Records from a data source:
######

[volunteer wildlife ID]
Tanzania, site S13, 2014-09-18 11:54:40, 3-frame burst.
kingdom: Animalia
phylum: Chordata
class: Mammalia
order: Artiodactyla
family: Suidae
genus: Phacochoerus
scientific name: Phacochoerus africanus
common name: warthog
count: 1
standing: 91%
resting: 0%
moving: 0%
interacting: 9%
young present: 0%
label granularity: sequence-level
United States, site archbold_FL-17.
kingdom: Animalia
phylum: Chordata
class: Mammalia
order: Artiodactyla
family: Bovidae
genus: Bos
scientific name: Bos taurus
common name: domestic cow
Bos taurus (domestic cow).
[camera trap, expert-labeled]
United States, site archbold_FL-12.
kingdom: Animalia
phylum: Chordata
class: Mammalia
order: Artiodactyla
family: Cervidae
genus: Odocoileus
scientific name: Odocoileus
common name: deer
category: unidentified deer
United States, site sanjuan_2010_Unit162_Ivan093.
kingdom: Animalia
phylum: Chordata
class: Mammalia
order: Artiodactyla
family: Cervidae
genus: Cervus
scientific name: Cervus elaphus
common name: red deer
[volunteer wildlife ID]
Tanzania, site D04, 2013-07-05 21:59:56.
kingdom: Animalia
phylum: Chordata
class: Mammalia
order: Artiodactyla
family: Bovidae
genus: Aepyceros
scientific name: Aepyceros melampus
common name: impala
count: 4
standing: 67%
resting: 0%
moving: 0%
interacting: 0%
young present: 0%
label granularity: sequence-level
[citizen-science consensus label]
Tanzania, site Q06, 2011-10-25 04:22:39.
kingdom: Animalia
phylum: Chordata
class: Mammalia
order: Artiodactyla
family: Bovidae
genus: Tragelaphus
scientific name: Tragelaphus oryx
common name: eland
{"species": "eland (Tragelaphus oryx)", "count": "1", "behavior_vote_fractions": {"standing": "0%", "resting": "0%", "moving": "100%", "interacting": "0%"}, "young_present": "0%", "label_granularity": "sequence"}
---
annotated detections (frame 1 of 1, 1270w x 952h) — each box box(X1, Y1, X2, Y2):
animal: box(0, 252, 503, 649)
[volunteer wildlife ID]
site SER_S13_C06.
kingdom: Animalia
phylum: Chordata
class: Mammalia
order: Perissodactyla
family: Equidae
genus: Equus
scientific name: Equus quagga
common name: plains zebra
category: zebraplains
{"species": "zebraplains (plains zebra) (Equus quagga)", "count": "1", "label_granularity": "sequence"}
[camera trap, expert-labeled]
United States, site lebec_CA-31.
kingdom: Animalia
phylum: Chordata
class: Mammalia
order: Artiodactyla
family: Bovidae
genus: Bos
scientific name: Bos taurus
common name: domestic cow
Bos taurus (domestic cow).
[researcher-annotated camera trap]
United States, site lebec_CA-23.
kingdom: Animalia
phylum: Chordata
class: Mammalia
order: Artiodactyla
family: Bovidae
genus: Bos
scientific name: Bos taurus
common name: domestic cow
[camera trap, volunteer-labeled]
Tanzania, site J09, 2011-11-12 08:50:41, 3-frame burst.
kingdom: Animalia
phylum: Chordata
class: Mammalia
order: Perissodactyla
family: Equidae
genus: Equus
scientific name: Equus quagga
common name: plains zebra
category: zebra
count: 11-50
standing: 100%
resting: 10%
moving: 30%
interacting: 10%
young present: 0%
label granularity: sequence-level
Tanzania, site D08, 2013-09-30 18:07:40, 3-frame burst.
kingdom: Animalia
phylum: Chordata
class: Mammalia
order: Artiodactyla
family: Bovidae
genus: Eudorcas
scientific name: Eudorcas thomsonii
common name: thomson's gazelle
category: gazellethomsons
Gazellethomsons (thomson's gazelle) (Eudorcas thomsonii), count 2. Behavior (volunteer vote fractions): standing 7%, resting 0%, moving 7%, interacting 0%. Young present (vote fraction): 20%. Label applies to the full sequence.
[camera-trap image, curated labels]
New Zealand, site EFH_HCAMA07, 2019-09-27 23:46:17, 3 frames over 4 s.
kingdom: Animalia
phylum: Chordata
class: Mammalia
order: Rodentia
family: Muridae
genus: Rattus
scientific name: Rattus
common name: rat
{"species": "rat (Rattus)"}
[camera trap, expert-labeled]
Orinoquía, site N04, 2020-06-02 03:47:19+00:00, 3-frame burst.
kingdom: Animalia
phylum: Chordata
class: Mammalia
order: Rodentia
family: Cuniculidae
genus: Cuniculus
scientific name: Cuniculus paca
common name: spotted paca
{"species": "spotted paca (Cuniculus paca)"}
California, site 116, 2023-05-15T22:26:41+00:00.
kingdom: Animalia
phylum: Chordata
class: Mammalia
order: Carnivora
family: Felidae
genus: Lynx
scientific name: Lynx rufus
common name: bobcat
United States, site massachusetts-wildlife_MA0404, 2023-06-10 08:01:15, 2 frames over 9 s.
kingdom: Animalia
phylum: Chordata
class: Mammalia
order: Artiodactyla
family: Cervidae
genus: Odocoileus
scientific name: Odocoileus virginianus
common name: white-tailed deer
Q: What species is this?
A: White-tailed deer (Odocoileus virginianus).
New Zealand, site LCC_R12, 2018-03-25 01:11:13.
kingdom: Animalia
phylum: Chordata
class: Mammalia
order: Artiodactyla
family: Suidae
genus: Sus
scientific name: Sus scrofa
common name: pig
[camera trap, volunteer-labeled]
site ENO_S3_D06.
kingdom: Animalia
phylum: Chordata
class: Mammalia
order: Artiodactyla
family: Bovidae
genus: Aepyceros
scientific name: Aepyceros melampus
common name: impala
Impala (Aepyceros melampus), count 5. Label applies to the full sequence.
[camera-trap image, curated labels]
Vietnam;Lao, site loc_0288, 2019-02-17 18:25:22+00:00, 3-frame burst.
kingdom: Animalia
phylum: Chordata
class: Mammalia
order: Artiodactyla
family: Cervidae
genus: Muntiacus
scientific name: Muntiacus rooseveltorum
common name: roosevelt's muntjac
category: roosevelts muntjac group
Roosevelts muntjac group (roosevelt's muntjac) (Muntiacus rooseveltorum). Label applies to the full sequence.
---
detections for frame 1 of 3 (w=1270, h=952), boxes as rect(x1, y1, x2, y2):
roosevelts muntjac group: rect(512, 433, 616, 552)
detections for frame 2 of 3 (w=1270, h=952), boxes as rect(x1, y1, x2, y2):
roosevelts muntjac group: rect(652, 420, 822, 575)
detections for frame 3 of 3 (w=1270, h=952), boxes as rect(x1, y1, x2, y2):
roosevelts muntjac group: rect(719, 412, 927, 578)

######

- Assigned task: Reprint every entry exactly.

- Output for this exercise:
[volunteer wildlife ID]
Tanzania, site S13, 2014-09-18 11:54:40, 3-frame burst.
kingdom: Animalia
phylum: Chordata
class: Mammalia
order: Artiodactyla
family: Suidae
genus: Phacochoerus
scientific name: Phacochoerus africanus
common name: warthog
count: 1
standing: 91%
resting: 0%
moving: 0%
interacting: 9%
young present: 0%
label granularity: sequence-level
United States, site archbold_FL-17.
kingdom: Animalia
phylum: Chordata
class: Mammalia
order: Artiodactyla
family: Bovidae
genus: Bos
scientific name: Bos taurus
common name: domestic cow
Bos taurus (domestic cow).
[camera trap, expert-labeled]
United States, site archbold_FL-12.
kingdom: Animalia
phylum: Chordata
class: Mammalia
order: Artiodactyla
family: Cervidae
genus: Odocoileus
scientific name: Odocoileus
common name: deer
category: unidentified deer
United States, site sanjuan_2010_Unit162_Ivan093.
kingdom: Animalia
phylum: Chordata
class: Mammalia
order: Artiodactyla
family: Cervidae
genus: Cervus
scientific name: Cervus elaphus
common name: red deer
[volunteer wildlife ID]
Tanzania, site D04, 2013-07-05 21:59:56.
kingdom: Animalia
phylum: Chordata
class: Mammalia
order: Artiodactyla
family: Bovidae
genus: Aepyceros
scientific name: Aepyceros melampus
common name: impala
count: 4
standing: 67%
resting: 0%
moving: 0%
interacting: 0%
young present: 0%
label granularity: sequence-level
[citizen-science consensus label]
Tanzania, site Q06, 2011-10-25 04:22:39.
kingdom: Animalia
phylum: Chordata
class: Mammalia
order: Artiodactyla
family: Bovidae
genus: Tragelaphus
scientific name: Tragelaphus oryx
common name: eland
{"species": "eland (Tragelaphus oryx)", "count": "1", "behavior_vote_fractions": {"standing": "0%", "resting": "0%", "moving": "100%", "interacting": "0%"}, "young_present": "0%", "label_granularity": "sequence"}
---
annotated detections (frame 1 of 1, 1270w x 952h) — each box box(X1, Y1, X2, Y2):
animal: box(0, 252, 503, 649)
[volunteer wildlife ID]
site SER_S13_C06.
kingdom: Animalia
phylum: Chordata
class: Mammalia
order: Perissodactyla
family: Equidae
genus: Equus
scientific name: Equus quagga
common name: plains zebra
category: zebraplains
{"species": "zebraplains (plains zebra) (Equus quagga)", "count": "1", "label_granularity": "sequence"}
[camera trap, expert-labeled]
United States, site lebec_CA-31.
kingdom: Animalia
phylum: Chordata
class: Mammalia
order: Artiodactyla
family: Bovidae
genus: Bos
scientific name: Bos taurus
common name: domestic cow
Bos taurus (domestic cow).
[researcher-annotated camera trap]
United States, site lebec_CA-23.
kingdom: Animalia
phylum: Chordata
class: Mammalia
order: Artiodactyla
family: Bovidae
genus: Bos
scientific name: Bos taurus
common name: domestic cow
[camera trap, volunteer-labeled]
Tanzania, site J09, 2011-11-12 08:50:41, 3-frame burst.
kingdom: Animalia
phylum: Chordata
class: Mammalia
order: Perissodactyla
family: Equidae
genus: Equus
scientific name: Equus quagga
common name: plains zebra
category: zebra
count: 11-50
standing: 100%
resting: 10%
moving: 30%
interacting: 10%
young present: 0%
label granularity: sequence-level
Tanzania, site D08, 2013-09-30 18:07:40, 3-frame burst.
kingdom: Animalia
phylum: Chordata
class: Mammalia
order: Artiodactyla
family: Bovidae
genus: Eudorcas
scientific name: Eudorcas thomsonii
common name: thomson's gazelle
category: gazellethomsons
Gazellethomsons (thomson's gazelle) (Eudorcas thomsonii), count 2. Behavior (volunteer vote fractions): standing 7%, resting 0%, moving 7%, interacting 0%. Young present (vote fraction): 20%. Label applies to the full sequence.
[camera-trap image, curated labels]
New Zealand, site EFH_HCAMA07, 2019-09-27 23:46:17, 3 frames over 4 s.
kingdom: Animalia
phylum: Chordata
class: Mammalia
order: Rodentia
family: Muridae
genus: Rattus
scientific name: Rattus
common name: rat
{"species": "rat (Rattus)"}
[camera trap, expert-labeled]
Orinoquía, site N04, 2020-06-02 03:47:19+00:00, 3-frame burst.
kingdom: Animalia
phylum: Chordata
class: Mammalia
order: Rodentia
family: Cuniculidae
genus: Cuniculus
scientific name: Cuniculus paca
common name: spotted paca
{"species": "spotted paca (Cuniculus paca)"}
California, site 116, 2023-05-15T22:26:41+00:00.
kingdom: Animalia
phylum: Chordata
class: Mammalia
order: Carnivora
family: Felidae
genus: Lynx
scientific name: Lynx rufus
common name: bobcat
United States, site massachusetts-wildlife_MA0404, 2023-06-10 08:01:15, 2 frames over 9 s.
kingdom: Animalia
phylum: Chordata
class: Mammalia
order: Artiodactyla
family: Cervidae
genus: Odocoileus
scientific name: Odocoileus virginianus
common name: white-tailed deer
Q: What species is this?
A: White-tailed deer (Odocoileus virginianus).
New Zealand, site LCC_R12, 2018-03-25 01:11:13.
kingdom: Animalia
phylum: Chordata
class: Mammalia
order: Artiodactyla
family: Suidae
genus: Sus
scientific name: Sus scrofa
common name: pig
[camera trap, volunteer-labeled]
site ENO_S3_D06.
kingdom: Animalia
phylum: Chordata
class: Mammalia
order: Artiodactyla
family: Bovidae
genus: Aepyceros
scientific name: Aepyceros melampus
common name: impala
Impala (Aepyceros melampus), count 5. Label applies to the full sequence.
[camera-trap image, curated labels]
Vietnam;Lao, site loc_0288, 2019-02-17 18:25:22+00:00, 3-frame burst.
kingdom: Animalia
phylum: Chordata
class: Mammalia
order: Artiodactyla
family: Cervidae
genus: Muntiacus
scientific name: Muntiacus rooseveltorum
common name: roosevelt's muntjac
category: roosevelts muntjac group
Roosevelts muntjac group (roosevelt's muntjac) (Muntiacus rooseveltorum). Label applies to the full sequence.
---
detections for frame 1 of 3 (w=1270, h=952), boxes as rect(x1, y1, x2, y2):
roosevelts muntjac group: rect(512, 433, 616, 552)
detections for frame 2 of 3 (w=1270, h=952), boxes as rect(x1, y1, x2, y2):
roosevelts muntjac group: rect(652, 420, 822, 575)
detections for frame 3 of 3 (w=1270, h=952), boxes as rect(x1, y1, x2, y2):
roosevelts muntjac group: rect(719, 412, 927, 578)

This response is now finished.